Abstract

While Rotary Position Embeddings (RoPE) for natural language performs well and has become widely adopted, its adoption for other modalities has been slower. Here, we introduce Lie group Relative position Encodings (LieRE) that goes beyond RoPE in supporting higher dimensional inputs. We evaluate the performance of LieRE on 2D and 3D image classification tasks and observe that LieRE leads to marked improvements in performance (up to 6%), training efficiency (3.5x reduction), data efficiency (30%) compared to the baselines of RoFormer, DeiT III, RoPE-Mixed and Vision-Llama.

Summary

This paper examines how to encode spatial information for transformers. LieRE proposes a method of encoding positions in \(\mathbb{R}^d\) as high dimensional rotations that outperforms state of the art techniques on both 2D and 3D data.

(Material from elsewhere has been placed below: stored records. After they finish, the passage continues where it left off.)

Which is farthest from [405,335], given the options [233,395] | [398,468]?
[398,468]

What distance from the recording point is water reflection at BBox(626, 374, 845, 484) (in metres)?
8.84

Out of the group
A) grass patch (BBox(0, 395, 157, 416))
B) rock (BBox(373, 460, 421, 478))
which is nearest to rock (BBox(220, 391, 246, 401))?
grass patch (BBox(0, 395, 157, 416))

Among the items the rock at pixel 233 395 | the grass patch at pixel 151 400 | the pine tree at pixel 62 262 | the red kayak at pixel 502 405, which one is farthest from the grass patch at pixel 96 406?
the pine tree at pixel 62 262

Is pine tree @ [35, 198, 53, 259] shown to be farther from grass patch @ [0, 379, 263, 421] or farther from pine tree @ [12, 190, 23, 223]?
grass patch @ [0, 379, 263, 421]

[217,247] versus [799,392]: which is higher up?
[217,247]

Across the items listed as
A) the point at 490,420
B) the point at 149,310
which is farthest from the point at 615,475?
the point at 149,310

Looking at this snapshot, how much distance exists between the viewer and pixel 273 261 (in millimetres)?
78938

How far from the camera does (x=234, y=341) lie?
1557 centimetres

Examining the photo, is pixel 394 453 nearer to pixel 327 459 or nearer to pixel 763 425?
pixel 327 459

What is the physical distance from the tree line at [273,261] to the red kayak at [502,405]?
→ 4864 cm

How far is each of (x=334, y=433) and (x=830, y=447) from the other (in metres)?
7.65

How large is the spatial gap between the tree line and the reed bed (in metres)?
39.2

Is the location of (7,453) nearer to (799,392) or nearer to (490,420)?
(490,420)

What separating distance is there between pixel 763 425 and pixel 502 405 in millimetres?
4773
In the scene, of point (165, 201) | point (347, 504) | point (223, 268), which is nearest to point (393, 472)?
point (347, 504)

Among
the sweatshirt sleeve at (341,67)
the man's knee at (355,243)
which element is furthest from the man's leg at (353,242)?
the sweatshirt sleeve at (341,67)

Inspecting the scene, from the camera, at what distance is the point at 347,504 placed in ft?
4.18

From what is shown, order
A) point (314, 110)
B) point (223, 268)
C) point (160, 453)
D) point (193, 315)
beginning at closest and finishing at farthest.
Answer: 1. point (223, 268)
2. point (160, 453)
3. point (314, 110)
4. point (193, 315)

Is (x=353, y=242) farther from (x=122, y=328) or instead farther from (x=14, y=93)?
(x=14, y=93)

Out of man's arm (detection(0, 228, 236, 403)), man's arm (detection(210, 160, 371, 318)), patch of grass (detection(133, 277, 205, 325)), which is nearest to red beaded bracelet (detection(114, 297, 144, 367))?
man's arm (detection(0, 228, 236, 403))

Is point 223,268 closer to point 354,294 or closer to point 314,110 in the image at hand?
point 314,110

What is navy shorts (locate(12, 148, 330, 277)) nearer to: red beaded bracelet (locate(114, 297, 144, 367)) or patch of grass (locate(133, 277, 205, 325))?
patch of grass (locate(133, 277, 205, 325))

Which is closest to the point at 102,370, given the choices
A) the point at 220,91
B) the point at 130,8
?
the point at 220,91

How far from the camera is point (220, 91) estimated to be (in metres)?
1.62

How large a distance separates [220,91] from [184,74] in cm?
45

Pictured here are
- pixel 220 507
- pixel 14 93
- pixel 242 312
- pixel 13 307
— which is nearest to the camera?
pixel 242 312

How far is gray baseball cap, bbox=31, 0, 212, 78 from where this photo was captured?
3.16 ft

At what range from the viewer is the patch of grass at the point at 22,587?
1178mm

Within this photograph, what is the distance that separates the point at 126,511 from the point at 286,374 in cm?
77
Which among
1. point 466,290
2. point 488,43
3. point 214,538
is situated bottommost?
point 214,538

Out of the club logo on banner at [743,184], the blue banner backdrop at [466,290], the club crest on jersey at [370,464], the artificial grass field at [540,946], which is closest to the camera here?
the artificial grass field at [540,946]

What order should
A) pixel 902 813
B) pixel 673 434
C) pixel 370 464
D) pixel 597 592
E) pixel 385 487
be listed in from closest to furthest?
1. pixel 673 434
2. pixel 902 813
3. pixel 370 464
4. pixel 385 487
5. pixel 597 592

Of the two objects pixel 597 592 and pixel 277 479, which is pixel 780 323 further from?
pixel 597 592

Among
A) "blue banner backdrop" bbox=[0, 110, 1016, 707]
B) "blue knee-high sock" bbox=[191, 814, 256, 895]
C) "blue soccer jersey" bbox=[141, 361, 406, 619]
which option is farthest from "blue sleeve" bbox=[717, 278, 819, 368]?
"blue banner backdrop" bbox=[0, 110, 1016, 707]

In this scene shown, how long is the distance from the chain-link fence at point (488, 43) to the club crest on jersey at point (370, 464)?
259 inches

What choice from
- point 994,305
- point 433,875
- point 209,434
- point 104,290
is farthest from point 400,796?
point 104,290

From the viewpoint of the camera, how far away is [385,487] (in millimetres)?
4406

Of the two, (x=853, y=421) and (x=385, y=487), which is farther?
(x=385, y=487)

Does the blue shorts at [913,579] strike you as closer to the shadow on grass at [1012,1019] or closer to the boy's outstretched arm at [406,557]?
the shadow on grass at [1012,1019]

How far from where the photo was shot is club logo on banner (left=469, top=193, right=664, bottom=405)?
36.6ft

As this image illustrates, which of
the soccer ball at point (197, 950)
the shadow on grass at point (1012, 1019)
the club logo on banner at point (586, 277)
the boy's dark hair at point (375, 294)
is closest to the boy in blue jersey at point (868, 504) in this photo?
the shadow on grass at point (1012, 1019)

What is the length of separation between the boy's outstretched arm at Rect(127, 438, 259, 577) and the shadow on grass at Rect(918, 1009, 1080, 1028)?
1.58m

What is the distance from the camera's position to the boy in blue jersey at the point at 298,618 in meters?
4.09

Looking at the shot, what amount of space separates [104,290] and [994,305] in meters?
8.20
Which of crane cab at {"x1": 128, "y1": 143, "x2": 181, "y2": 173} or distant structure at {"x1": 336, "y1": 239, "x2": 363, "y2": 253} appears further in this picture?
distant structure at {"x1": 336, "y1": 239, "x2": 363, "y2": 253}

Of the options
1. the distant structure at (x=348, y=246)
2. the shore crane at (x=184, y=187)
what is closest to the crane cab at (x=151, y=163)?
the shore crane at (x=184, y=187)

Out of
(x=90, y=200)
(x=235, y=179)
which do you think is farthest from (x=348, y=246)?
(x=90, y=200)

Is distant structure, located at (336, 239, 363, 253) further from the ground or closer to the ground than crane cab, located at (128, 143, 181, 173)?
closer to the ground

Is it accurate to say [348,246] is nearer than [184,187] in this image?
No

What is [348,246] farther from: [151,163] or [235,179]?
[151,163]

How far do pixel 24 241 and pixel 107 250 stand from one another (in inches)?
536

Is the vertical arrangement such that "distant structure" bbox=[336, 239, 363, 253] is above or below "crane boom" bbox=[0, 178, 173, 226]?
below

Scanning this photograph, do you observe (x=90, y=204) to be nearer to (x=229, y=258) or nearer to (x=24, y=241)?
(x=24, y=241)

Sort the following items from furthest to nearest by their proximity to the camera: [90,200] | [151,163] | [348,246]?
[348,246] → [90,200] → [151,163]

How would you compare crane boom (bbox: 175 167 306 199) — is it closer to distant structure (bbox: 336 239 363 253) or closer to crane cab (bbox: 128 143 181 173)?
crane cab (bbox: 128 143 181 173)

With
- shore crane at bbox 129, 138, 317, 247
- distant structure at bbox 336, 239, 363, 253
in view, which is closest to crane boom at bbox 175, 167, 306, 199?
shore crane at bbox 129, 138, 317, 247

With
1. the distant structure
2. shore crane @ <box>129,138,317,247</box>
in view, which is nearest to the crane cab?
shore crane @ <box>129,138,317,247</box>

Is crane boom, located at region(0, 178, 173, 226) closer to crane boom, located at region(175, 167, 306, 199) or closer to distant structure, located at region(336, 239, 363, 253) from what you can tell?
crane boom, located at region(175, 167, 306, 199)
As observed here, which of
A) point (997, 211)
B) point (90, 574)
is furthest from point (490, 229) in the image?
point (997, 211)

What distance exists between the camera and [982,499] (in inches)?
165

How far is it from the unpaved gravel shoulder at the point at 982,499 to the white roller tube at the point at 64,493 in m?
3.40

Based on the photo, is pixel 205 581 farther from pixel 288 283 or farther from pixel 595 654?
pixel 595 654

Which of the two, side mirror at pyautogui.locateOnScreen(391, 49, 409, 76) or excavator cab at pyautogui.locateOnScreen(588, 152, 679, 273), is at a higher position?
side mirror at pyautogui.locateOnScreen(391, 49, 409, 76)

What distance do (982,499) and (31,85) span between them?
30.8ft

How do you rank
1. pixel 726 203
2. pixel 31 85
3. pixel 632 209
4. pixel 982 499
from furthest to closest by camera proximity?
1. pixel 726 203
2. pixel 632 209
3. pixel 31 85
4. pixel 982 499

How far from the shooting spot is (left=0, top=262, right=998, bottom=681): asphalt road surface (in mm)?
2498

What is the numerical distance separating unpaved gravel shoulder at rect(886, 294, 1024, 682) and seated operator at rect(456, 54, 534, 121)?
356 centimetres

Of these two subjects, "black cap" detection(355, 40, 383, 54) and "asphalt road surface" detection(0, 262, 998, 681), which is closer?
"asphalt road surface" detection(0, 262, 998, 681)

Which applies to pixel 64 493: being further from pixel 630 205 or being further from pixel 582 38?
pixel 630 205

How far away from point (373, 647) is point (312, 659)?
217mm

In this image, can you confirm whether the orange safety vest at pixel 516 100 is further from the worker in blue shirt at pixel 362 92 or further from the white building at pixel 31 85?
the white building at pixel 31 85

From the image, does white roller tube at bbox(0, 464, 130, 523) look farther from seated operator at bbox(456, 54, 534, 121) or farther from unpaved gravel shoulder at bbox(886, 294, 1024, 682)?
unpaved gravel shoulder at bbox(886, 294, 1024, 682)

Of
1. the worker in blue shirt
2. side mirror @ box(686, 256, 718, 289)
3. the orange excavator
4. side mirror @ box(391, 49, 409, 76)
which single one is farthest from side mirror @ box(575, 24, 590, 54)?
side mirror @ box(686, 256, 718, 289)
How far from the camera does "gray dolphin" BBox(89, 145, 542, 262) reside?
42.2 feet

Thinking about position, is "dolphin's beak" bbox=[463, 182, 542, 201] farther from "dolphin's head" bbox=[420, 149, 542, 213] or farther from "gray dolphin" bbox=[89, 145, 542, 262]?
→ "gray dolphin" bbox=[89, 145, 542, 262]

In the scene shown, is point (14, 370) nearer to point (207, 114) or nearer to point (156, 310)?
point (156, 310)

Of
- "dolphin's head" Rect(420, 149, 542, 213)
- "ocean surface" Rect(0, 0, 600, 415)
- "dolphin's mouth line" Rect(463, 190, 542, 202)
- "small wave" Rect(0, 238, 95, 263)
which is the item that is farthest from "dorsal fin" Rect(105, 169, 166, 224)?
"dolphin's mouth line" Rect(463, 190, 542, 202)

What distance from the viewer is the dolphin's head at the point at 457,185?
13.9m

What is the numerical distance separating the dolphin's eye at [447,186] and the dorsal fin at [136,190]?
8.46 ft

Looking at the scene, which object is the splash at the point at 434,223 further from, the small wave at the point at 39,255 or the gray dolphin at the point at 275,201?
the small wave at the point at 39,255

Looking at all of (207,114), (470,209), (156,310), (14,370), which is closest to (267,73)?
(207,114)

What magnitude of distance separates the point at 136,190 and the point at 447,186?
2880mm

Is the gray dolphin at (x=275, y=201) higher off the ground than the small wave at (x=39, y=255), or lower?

LieRE replaces the RoPE block-diagonal rotation matrix with a dense, high dimensional rotation computed as \(R=\exp(Ax)\) where \(x\) denotes the position of the token and \(A\) is a learnable linear map to skew symmetric matrices and \(\exp\) denotes the matrix exponential. The Lie group structure of high-dimensional rotations ensures R is a rotation, and thus orthogonal, and inverted in the course of the inner product of the attention mechanism. We also show that the small amount of learnable capacity introduced by \(A\) improves performance, showing that marginal increases in the number of learnable parameters of \(A\) result in improved performance, allowing the model to learn how to better use positional information.